What to produce
Return only the number of lines in the records below where the string "name" shows up.

——————

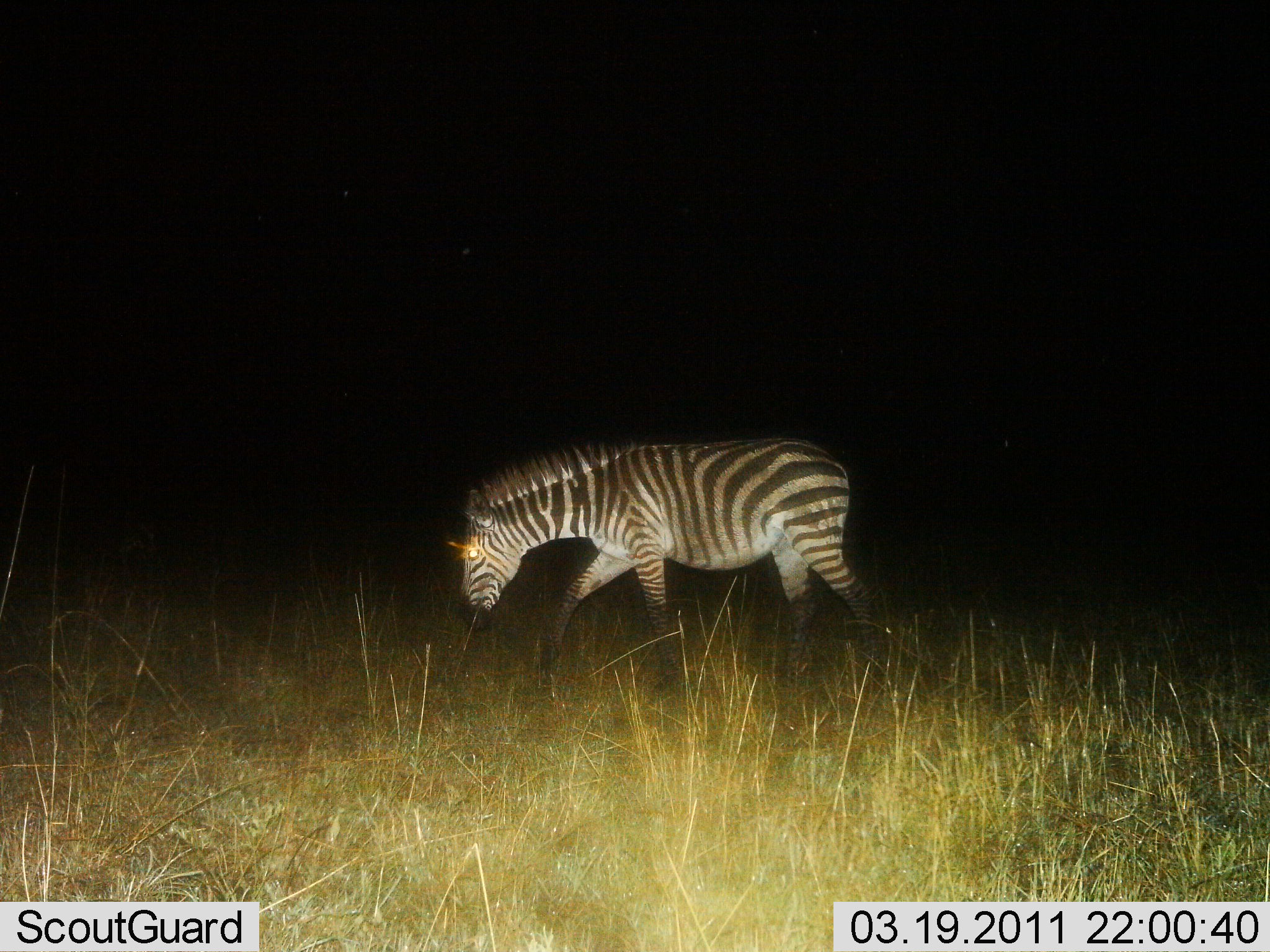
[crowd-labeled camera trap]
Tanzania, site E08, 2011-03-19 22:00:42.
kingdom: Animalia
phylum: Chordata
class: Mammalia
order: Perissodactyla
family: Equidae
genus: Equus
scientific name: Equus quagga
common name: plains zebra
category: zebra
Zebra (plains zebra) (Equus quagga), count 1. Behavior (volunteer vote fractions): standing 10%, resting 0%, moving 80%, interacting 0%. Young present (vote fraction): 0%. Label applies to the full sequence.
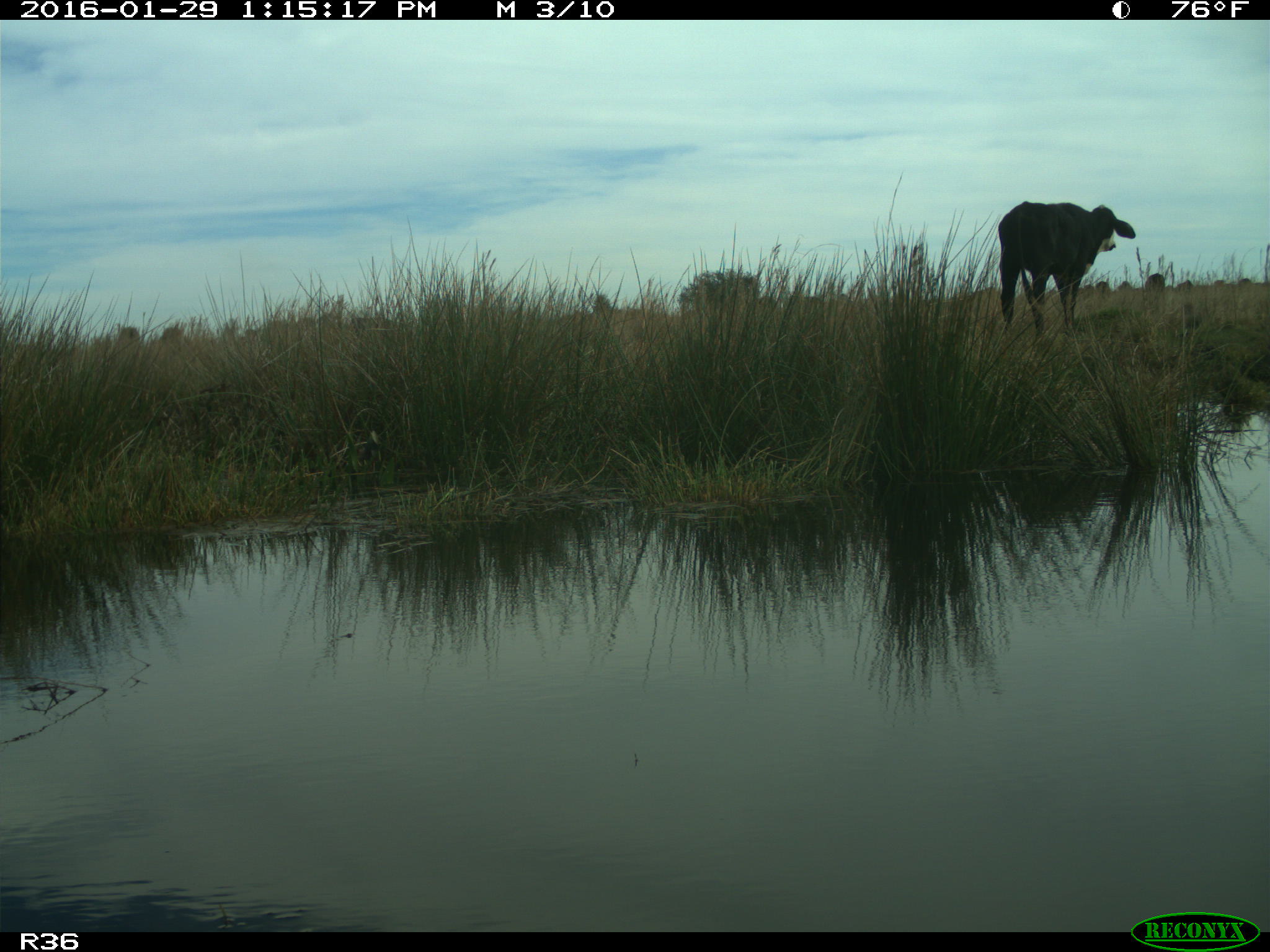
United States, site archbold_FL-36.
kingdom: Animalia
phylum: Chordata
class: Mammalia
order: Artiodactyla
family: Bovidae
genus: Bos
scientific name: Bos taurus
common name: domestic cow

——————

Exercise output
4